• [STATED GOAL A]
According to the MDIO documentation excerpt, how many bytes long are SEG-Y header entries assumed to be by default?
• [STATED GOAL B]
From the MDIO documentation excerpt, quote word for word the passage that opens with "For detailed documentation" and ends after "will be returned.".
• [STATED GOAL C]
Write the next part of the MDIO documentation excerpt, picking up after its last sentence.

For detailed documentation see MDIOAccessor.
- Parameters:
mdio_path_or_buffer (str) – Store or URL for MDIO file.
access_pattern (str) – Chunk access pattern, optional. Default is “012”. Examples: ‘012’, ‘01’.
storage_options (dict) – Options for the storage backend. By default, system-wide credentials will be used.
return_metadata (bool) – Flag for returning live mask, headers, and traces or just the trace data. Default is False, which means just trace data will be returned.
new_chunks (tuple[int, ...]) – Chunk sizes used in Dask backend. Ignored for Zarr backend. By default, the disk-chunks will be used. However, if we want to stream groups of chunks to a Dask worker, we can rechunk here. Then each Dask worker can asynchronously fetch multiple chunks before working.
backend (str) – Backend selection, optional. Default is “zarr”. Must be in {‘zarr’, ‘dask’}.
disk_cache (bool) – Disk cache implemented by fsspec, optional. Default is False, which turns off disk caching. See simplecache from fsspec documentation for more details.
Data Converters¶
Seismic Data¶
Note
By default, the SEG-Y ingestion tool uses Python’s multiprocessing
to speed up parsing the data. This almost always requires a __main__
guard on any other Python code that is executed directly like
python file.py
. When running inside Jupyter, this is NOT needed.
1if __name__ == "__main__":
2 segy_to_mdio(...)
When the CLI is invoked, this is already handled.
See the official multiprocessing
documentation
here
and
here.
Conversion from SEG-Y to MDIO.
- mdio.converters.segy.segy_to_mdio(segy_path, mdio_path_or_buffer, index_bytes, index_names=None, index_types=None, chunksize=None, lossless=True, compression_tolerance=0.01, storage_options_input=None, storage_options_output=None, overwrite=False, grid_overrides=None)¶
Convert SEG-Y file to MDIO format.
MDIO allows ingesting flattened seismic surveys in SEG-Y format into a multidimensional tensor that represents the correct geometry of the seismic dataset.
The SEG-Y file must be on disk, MDIO currently does not support reading SEG-Y directly from the cloud object store.
The output MDIO file can be local or on the cloud. For local files, a UNIX or Windows path is sufficient. However, for cloud stores, an appropriate protocol must be provided. See examples for more details.
The SEG-Y headers for indexing must also be specified. The index byte locations (starts from 1) are the minimum amount of information needed to index the file. However, we suggest giving names to the index dimensions, and if needed providing the header lengths if they are not standard. By default, all header entries are assumed to be 4-byte long.
The chunk size depends on the data type, however, it can be chosen to accommodate any workflow’s access patterns. See examples below for some common use cases.

• [RECORDED INFORMATION]
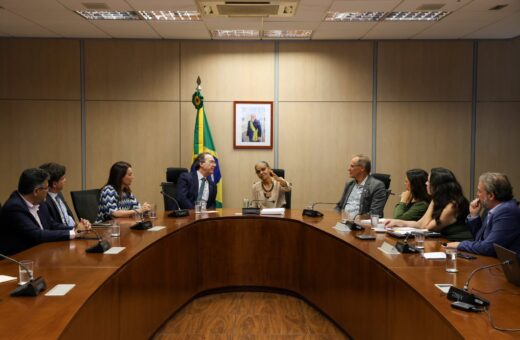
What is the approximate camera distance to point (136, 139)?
22.8 feet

• [RESPONSE A]
4 bytes.

• [RESPONSE B]
For detailed documentation see MDIOAccessor.
- Parameters:
mdio_path_or_buffer (str) – Store or URL for MDIO file.
access_pattern (str) – Chunk access pattern, optional. Default is “012”. Examples: ‘012’, ‘01’.
storage_options (dict) – Options for the storage backend. By default, system-wide credentials will be used.
return_metadata (bool) – Flag for returning live mask, headers, and traces or just the trace data. Default is False, which means just trace data will be returned.

• [RESPONSE C]
By default, the data is ingested with LOSSLESS compression. This saves disk space in the range of 20% to 40%. MDIO also allows data to be compressed using the ZFP compressor’s fixed rate lossy compression. If lossless parameter is set to False and MDIO was installed using the lossy extra; then the data will be compressed to approximately 30% of its original size and will be perceptually lossless. The compression ratio can be adjusted using the option compression_ratio (integer). Higher values will compress more, but will introduce artifacts.
- Parameters:
segy_path (str | Path) – Path to the input SEG-Y file
mdio_path_or_buffer (str | Path) – Output path for the MDIO file, either local or cloud-based (e.g., with s3://, gcs://, or abfs:// protocols).
index_bytes (Sequence[int]) – Tuple of the byte location for the index attributes
index_names (Sequence[str] | None) – List of names for the index dimensions. If not provided, defaults to dim_0, dim_1, …, with the last dimension named sample.
index_types (Sequence[str] | None) – Tuple of the data-types for the index attributes. Must be in {“int16, int32, float16, float32, ibm32”}. Default is 4-byte integers for each index key.
chunksize (tuple[int, ...] | None) – Tuple specifying the chunk sizes for each dimension of the array. It must match the number of dimensions in the input array.
lossless (bool) – If True, uses lossless Blosc compression with zstandard. If False, uses ZFP lossy compression (requires zfpy library).
compression_tolerance (float) – Tolerance for ZFP compression in lossy mode. Ignored if lossless=True. Default is 0.01, providing ~70% size reduction.
storage_options_input (dict[str, Any] | None) – Dictionary of storage options for the SEGY input output file (e.g., cloud credentials). Defaults to None.
storage_options_output (dict[str, Any] | None) – Dictionary of storage options for the MDIO output output file (e.g., cloud credentials). Defaults to None.
overwrite (bool) – If True, overwrites existing MDIO file at the specified path.
grid_overrides (dict | None) – Option to add grid overrides. See examples.
- Raises:
GridTraceCountError – Raised if grid won’t hold all traces in the SEG-Y file.
ValueError – If length of chunk sizes don’t match number of dimensions.
NotImplementedError – If can’t determine chunking automatically for 4D+.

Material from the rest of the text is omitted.